HOLLYWOOD'S RECENT "WATCHMEN" FILM was a little more believable thanks to the expertise of University physics professor Jim Kakalios. He was hired by creators of the superhero movie to make sure its science didn’t slip into a black hole of unbelievability.

Kakalios became involved in the production in 2007, when he received a call from the National Academy of Sciences. Movie producers were looking for someone to help them with science and wondered if Kakalios, author of “The Physics of Superheroes,” had heard of the “Watchmen” comic books, published in the 1980s.

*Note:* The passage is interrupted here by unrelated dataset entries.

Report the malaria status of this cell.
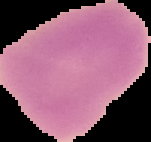
It is uninfected.

Image is 151×142 pixels. From a thin blood film. The area outside the segmented cell region is set to black.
Evaluate for malaria.
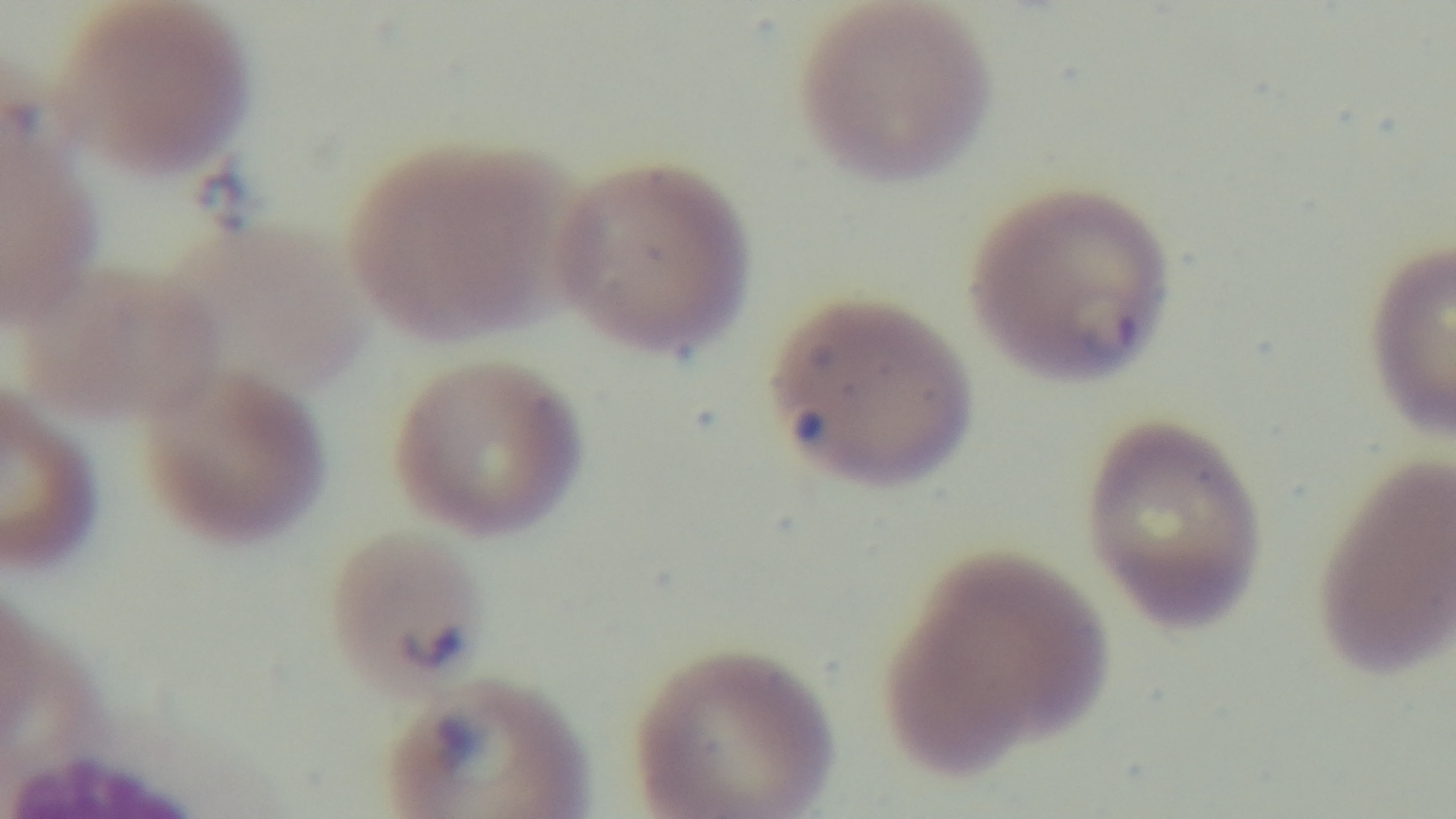
Positive.

capture = mounted 4K digital camera
stain = Giemsa
modality = light microscopy
field of view = single
objective = 100x oil immersion
preparation = thin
Classify this cell by malaria status.
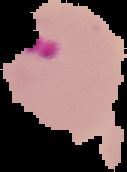
It is parasitized.

Image is 127×172 pixels. From a thin blood film. The area outside the segmented cell region is set to black.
Identify the parasite.
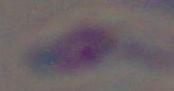

Toxoplasma gondii.

Photomicrograph. 1000x magnification.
Identify the parasite.
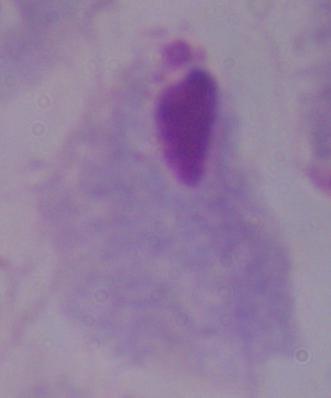

This is a trichomonad.

1000x magnification. Micrograph.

He had and after a couple of conference calls, he flew to the Vancouver set, where he talked with the filmmakers about how a physics lab might look in 1959—the year a physics-experiment accident gives superpowers to the character Dr. Manhattan—and 1985, the year the story takes place. He also showed them what might appear on a physics professor’s blackboard.

Kakalios applied his physics expertise by making sense of Dr. Manhattan’s superpowers, which include teleportation, controlling matter with his mind, and changing his size. He said the powers seem to be “more or less” quantum mechanical. In other words, they can be more or less explained by applying the physics of microscopic particles, or quantum mechanics, to humans and larger objects.